Vinda da escuridão – parte 14

XIV

Enquanto Thomas subia os degraus de dois em dois tentando alcançar Eric ele sentia que o ar da casa sofrera uma modificação sutil. Ele chega à cozinha ainda a tempo de ver Eric entrando na sala de estar. Então apressando ainda mais o passo ele consegue chegar até o vendedor.

– Eric! Eric! Contenha-se! – diz sacudindo o homem pelos ombros.

Aos poucos o vendedor parece recobrar a razão, na mesma proporção que Eric sente que o ambiente da casa vai ficando cada vez mais normal.

– Está melhor meu amigo? O que aconteceu lá embaixo? – pergunta Thomas com uma foz tranqüila.

– Não me lembro direito. Parecia que uma mulher com o corpo queimado se aproximava de mim dizendo “relaxe, você vai gostar!”. E então quando ela tentou me tocar eu corri, corri como se a minha vida dependesse disso. Senhor Thomas, vamos sair daqui. Não irei ficar nem mais um segundo nessa casa.

– Ora meu amigo, está desistindo da venda? – Thomas tentava com a pergunta fazer com que o homem ficasse. – Vejamos… Eu dobro a sua comissão caso passe a noite aqui comigo.

Eric não desejava ficar naquela casa. Ele sabia que havia algo ruim ali, ele vira.
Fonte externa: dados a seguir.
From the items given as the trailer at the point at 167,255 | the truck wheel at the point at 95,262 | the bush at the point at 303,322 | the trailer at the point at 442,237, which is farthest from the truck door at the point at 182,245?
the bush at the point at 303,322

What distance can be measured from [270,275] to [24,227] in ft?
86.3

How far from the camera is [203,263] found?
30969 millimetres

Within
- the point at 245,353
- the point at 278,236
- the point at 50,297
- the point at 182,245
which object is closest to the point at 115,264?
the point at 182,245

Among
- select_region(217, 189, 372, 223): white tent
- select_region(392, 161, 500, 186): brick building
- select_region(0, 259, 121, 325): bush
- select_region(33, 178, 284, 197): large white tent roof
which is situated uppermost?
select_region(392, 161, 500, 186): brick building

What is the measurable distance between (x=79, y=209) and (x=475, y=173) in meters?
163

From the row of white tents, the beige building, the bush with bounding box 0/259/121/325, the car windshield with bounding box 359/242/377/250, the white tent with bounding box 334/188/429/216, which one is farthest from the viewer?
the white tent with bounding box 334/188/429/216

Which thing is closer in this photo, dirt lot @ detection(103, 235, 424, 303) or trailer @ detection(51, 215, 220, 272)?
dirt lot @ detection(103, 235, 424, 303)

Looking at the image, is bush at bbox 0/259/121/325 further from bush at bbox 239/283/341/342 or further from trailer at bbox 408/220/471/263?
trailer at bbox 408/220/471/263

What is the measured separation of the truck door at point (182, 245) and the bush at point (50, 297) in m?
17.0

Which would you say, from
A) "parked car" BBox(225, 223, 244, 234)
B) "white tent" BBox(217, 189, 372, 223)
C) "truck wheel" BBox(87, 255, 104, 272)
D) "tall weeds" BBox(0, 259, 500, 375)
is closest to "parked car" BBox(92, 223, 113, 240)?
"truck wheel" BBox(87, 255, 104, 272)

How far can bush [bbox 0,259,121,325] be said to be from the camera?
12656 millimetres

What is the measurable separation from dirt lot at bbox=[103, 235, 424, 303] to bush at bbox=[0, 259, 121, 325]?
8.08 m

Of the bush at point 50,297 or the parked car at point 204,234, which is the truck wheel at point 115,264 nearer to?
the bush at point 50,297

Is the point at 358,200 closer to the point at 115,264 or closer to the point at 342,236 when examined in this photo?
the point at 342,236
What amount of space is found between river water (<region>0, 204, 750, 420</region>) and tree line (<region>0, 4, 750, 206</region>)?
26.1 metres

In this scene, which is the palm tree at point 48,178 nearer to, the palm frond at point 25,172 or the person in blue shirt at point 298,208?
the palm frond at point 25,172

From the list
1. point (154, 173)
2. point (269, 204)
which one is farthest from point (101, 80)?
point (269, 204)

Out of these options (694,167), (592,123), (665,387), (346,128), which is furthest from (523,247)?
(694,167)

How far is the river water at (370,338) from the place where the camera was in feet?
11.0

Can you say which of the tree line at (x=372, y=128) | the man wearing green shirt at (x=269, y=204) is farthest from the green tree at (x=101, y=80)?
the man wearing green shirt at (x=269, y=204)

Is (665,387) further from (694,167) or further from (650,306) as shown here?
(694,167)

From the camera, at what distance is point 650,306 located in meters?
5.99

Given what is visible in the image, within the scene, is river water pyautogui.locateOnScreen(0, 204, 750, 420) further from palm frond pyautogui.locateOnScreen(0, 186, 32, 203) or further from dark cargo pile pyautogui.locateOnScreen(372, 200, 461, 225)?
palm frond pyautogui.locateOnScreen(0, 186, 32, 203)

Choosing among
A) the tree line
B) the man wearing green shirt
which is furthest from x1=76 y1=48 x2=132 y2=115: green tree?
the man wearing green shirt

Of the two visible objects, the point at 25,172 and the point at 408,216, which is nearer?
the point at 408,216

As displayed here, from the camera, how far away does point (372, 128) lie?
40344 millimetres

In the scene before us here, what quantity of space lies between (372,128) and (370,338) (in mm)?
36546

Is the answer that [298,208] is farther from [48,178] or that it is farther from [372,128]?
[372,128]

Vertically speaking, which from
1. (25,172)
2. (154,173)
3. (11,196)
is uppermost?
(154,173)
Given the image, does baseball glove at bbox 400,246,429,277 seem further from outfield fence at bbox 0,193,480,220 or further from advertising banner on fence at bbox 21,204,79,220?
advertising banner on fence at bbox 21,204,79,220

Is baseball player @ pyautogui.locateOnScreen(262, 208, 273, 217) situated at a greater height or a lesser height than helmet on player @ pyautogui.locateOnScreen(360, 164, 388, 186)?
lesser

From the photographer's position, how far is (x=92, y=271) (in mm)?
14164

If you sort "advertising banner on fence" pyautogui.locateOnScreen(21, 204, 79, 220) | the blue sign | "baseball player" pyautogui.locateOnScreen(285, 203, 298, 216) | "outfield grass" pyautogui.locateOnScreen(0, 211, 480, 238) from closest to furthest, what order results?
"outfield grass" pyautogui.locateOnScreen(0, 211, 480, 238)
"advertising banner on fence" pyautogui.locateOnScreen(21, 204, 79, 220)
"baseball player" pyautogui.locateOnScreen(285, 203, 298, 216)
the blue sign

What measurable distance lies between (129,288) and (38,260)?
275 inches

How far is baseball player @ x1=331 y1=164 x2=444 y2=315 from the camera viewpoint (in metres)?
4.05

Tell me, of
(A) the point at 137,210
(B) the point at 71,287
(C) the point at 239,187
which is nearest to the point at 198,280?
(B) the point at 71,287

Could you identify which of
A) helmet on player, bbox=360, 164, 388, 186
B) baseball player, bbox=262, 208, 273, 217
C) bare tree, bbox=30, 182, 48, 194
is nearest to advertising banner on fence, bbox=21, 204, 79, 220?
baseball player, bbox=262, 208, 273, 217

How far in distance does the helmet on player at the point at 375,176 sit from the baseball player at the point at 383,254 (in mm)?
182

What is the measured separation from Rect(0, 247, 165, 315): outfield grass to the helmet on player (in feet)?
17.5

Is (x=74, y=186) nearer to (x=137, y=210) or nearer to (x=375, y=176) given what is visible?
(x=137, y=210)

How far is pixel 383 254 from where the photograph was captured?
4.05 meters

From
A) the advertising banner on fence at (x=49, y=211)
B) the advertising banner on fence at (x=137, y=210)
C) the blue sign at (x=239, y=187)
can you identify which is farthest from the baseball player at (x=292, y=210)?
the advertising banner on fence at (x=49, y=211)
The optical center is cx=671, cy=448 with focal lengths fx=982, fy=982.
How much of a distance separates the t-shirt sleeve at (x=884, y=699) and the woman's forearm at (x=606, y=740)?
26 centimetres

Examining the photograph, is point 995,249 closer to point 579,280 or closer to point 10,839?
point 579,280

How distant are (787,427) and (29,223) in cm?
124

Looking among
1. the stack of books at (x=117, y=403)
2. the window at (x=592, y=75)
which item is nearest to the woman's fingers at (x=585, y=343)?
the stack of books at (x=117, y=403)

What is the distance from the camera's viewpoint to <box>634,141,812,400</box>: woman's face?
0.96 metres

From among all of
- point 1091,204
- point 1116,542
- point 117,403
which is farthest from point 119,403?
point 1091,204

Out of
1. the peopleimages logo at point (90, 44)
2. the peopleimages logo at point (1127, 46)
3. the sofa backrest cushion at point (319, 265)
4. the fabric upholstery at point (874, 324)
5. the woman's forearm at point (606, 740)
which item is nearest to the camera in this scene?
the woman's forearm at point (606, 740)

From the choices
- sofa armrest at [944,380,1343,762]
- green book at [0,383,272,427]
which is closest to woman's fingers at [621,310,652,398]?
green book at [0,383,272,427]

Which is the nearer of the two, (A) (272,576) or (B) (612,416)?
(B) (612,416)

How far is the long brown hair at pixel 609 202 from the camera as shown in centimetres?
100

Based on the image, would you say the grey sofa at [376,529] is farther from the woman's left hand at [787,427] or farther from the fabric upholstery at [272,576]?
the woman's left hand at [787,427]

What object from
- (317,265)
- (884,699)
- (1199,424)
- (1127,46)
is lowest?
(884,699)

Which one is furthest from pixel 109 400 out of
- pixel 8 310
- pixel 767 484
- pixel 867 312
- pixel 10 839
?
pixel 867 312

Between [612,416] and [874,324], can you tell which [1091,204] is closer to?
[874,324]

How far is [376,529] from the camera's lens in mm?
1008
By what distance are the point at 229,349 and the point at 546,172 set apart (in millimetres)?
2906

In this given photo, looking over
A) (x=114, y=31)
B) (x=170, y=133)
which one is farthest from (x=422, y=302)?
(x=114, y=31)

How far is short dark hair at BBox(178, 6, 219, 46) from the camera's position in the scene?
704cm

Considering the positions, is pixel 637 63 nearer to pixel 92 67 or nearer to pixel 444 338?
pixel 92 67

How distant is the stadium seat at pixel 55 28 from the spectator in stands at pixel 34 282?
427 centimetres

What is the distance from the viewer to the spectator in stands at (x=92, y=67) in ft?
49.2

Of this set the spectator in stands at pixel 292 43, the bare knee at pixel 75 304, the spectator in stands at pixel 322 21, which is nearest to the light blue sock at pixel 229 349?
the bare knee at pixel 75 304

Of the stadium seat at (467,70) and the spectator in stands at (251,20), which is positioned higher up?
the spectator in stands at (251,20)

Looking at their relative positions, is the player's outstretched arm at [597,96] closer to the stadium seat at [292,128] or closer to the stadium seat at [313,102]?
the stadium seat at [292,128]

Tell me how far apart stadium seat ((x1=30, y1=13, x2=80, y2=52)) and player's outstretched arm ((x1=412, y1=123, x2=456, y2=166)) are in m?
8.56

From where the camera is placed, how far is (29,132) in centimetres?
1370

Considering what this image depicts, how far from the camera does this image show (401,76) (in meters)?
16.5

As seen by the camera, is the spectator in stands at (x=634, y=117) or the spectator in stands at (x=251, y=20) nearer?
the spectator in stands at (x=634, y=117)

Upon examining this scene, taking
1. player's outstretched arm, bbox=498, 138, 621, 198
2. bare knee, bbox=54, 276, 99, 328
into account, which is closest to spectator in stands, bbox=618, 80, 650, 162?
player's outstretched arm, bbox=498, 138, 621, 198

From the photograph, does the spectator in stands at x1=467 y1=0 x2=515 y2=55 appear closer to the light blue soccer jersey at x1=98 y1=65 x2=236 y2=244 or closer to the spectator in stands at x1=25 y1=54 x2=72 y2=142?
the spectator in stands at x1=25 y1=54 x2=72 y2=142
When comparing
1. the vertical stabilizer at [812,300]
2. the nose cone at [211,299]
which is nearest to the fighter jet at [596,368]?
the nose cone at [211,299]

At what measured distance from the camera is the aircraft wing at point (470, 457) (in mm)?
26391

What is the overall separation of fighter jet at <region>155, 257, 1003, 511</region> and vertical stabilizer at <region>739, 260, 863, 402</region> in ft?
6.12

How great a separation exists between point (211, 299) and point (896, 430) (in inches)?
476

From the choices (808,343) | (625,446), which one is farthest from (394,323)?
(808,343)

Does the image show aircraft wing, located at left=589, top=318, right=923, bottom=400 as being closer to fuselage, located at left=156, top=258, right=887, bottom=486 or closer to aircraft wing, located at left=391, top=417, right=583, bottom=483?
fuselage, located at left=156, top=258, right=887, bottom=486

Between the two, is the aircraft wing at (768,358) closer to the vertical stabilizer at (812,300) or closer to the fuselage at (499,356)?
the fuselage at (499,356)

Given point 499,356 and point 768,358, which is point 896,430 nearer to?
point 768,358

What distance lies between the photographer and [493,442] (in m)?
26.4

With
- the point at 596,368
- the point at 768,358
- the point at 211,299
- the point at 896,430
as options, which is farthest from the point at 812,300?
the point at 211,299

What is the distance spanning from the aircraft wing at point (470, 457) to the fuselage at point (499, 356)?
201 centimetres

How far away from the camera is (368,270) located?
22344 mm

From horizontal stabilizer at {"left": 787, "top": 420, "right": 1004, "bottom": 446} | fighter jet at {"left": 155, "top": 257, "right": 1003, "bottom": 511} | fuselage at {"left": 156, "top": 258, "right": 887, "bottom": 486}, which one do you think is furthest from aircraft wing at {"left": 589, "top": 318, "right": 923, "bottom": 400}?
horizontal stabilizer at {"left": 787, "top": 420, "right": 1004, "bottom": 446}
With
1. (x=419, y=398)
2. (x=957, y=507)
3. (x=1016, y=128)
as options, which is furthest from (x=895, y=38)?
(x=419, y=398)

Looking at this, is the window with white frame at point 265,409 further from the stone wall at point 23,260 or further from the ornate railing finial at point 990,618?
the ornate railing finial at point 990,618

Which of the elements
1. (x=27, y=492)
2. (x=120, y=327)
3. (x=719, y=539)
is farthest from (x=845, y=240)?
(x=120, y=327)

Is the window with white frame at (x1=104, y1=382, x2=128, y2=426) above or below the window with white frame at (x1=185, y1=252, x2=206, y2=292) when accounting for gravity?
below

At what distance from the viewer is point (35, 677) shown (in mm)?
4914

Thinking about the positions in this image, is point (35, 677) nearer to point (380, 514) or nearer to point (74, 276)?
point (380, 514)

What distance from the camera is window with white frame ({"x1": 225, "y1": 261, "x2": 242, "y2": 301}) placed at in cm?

Mas a possibilidade de resolver seus problemas financeiros e dar uma vida melhor para a família falava mais alto. Motivado por essa finalidade Eric tomou uma decisão.

– Está certo. Mas fecharemos agora a venda. Concorda?

– Pode pegar os papeis. – disse sorrindo Thomas.

Após assinarem os papeis de compra do imóvel, os dois homens caminham pelo segundo andar da casa onde ficam os quartos e uma sala de leitura. Após Eric apresentar todos os cômodos do segundo andar eles sentem falta do motorista Steve.

– Seu motorista está demorando não é verdade?

– Sim. Ele deve estar nos aguardando na sala de estar. Ele ainda deve estar lá em baixo. – diz Thomas se caminhando em direção ao andar inferior.

Os dois homens descem a escada e seguem para a sala de estar. Neste momento eles nem mais se lembravam do que acontecera no porão da casa. Chegando lá eles encontram com Steve olhando pela janela na direção do automóvel.

– Ora Steve! Está há muito tempo nos esperando aqui? – perguntou Thomas.

O homem se vira lentamente para os homens. Por um instante seu reflexo pode ser visto no vidro da janela. Seus olhos são completamente negros como se fosse pintado de nanquim. Ele então fecha os olhos terminando face a face com o amigo e ao abri-los estão novamente na sua cor natural.

– Não, não Thomas. Cheguei há pouco tempo. Não havia nada lá no porão apenas ratos e alguns fungos venenosos raros.

– Então está certo. Adquiri a propriedade conforme havia planejado.

– Isso mesmo. Podemos nos recolher? O dia em breve irá nascer. – diz Eric já demonstrando sinais de cansaço.

Então com os três de acordo, os três homens cada um em um quarto se recolhem.